Kuminga also has quite an intense backstory. A kid who left the Congo at 13 — hasn’t seen his parents in five years, had to learn English, and fought through a frustrating season where he was criticized for, basically, not being amazing against pro-level competition, yet still draws raves for his personality and work ethic.
That sort of personal maturity and perseverance feels very much a piece of what the Raptors believe players who maximize their gifts have. Say Kuminga goes back to the G League, and, a year older and stronger and knowing what to expect, absolutely destroys it? At 19, is he now the number one pick in the 2022 draft?

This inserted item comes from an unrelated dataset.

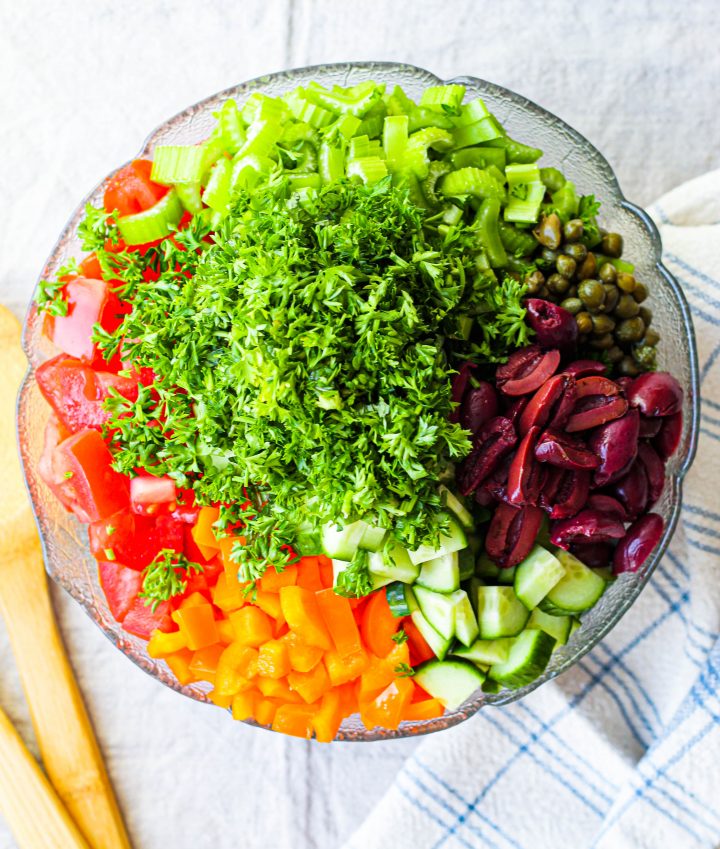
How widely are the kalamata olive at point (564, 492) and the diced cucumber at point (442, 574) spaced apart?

If this season was just a painful learning experience for Kuminga, then this is a talent to dream on. A kid who can get to his spots and drain his shots against almost anyone — and has been talked about as an all-defense type talent. Maybe Kuminga is the real Kawhi Leonard comp in the draft. It’s not impossible.
The Raps then grab Josh Giddy — the jumbo-sized (6’8!) Aussie point-guard who has one of the best feels for play-making in the Draft, has reportedly improved his shot, and is smart enough to use his size to make up for his mediocre NBA athleticism on defense.

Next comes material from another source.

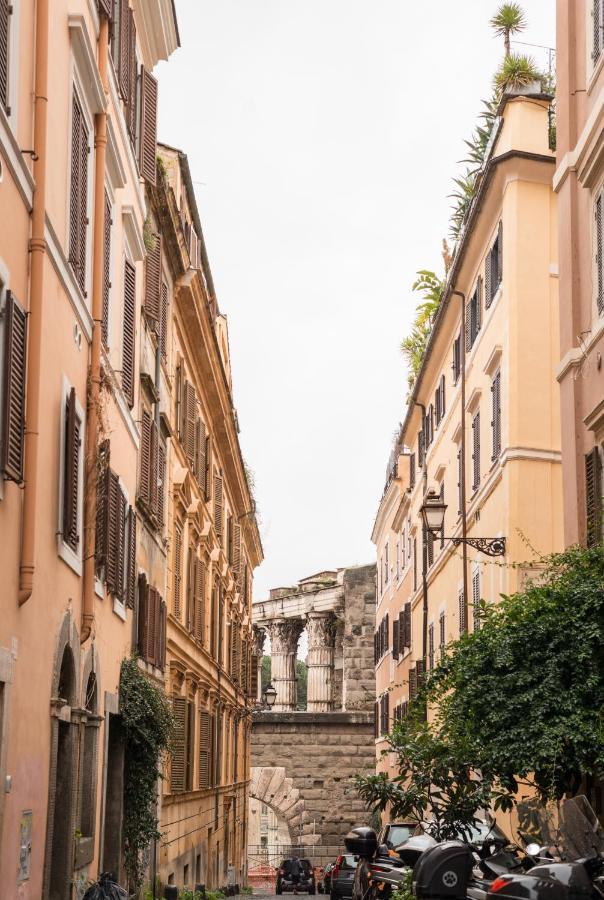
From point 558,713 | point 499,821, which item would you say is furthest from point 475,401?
point 558,713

Moses Moody is a classic “play in the league for ten years because of shooting and defense” guy, who has the potential to become a solid second-tier shot creator. The sort of guy who can thrive in the playoffs because if you play off him to help he bangs in threes, but if you close out too aggressively he can get past you and get to the cup, or set up someone else when the defense collapses.
Finally, the Raps take a risk on a developmental pick in Jalen Johnson. Johnson has been compared to players like Aaron Gordon and Rudy Gay because he’s big, physical and has a solid handle and good passing abilities. He’s also been compared to Ben Simmons (in a bad way) because he hasn’t shown much of an ability to shoot. He’s also had some major red-flags for character, but the Raps love their tool-sy prospects, can afford to let Johnson develop in the G League. (We also assume the Raps are comfortable the personality issues are maturity based and not deeper issues — though that’s not clear at this time.)

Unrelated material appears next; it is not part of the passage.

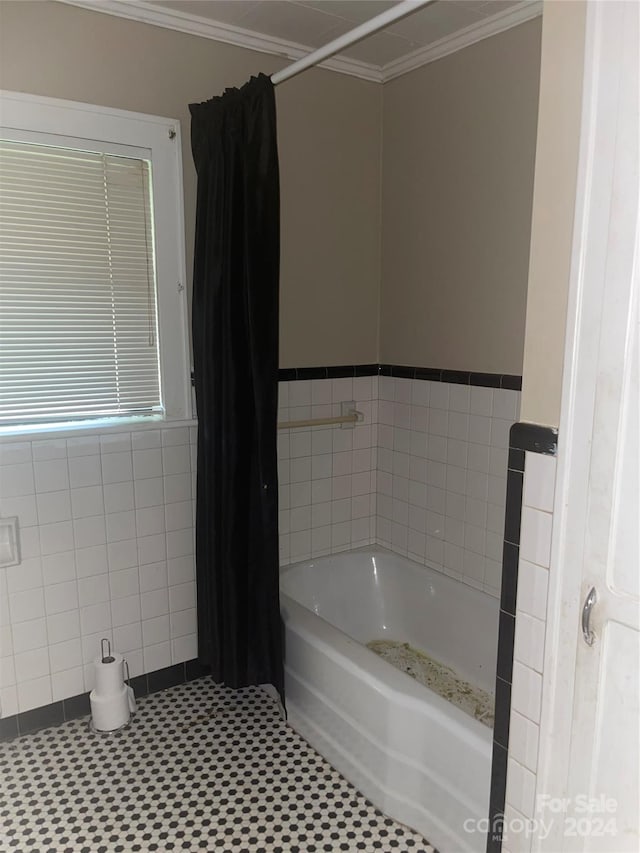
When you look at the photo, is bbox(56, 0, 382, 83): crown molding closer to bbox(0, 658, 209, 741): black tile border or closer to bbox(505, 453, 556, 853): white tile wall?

In this wild world, the Raps are looking at a Wiseman-Boucher-Anunoby-Wiggins-VanVleet starting line-up. Yes, I’m pushing Wiggins to the two to let Boucher cook at the four where he’s best suited. Even in a “tear-down” year, this Raps roster has the potential to be a solid two-way force.
With a bench of Trent Jr., Flynn, Moody, Giddy, and eventually Kuminga and Johnson the Raps would be young, but very exciting. If anything, you worry that maybe this team is too good to get one more crack at a high-lottery pick to really maximize the core.
However, with Lowry off the books, Toronto would have some ways to significant cap-room going forward, especially if after a season or two of letting Wiggins’ contract run down, the Raps flip the still useful Canadian into additional assets.
The most likely scenario still seems like the Raps will keep it simple and grab Suggs, a Chauncy Billups-esque (on the court) type player who should quickly mature into the type of young veteran that Anunboy and VanVleet are, boosting the Raps team now and in the future.
Still, you’re forgiven if the potential of a seemingly unlimited combination of moves gets you dreaming of what could be. Heck, being a die-hard Raps fan, you probably have your own fantasies for the next week (and half of them involve both Scottie Barnes and Richaun Holmes).
Enjoy them. Share them. We’ve got one more sleep before some of them start coming true.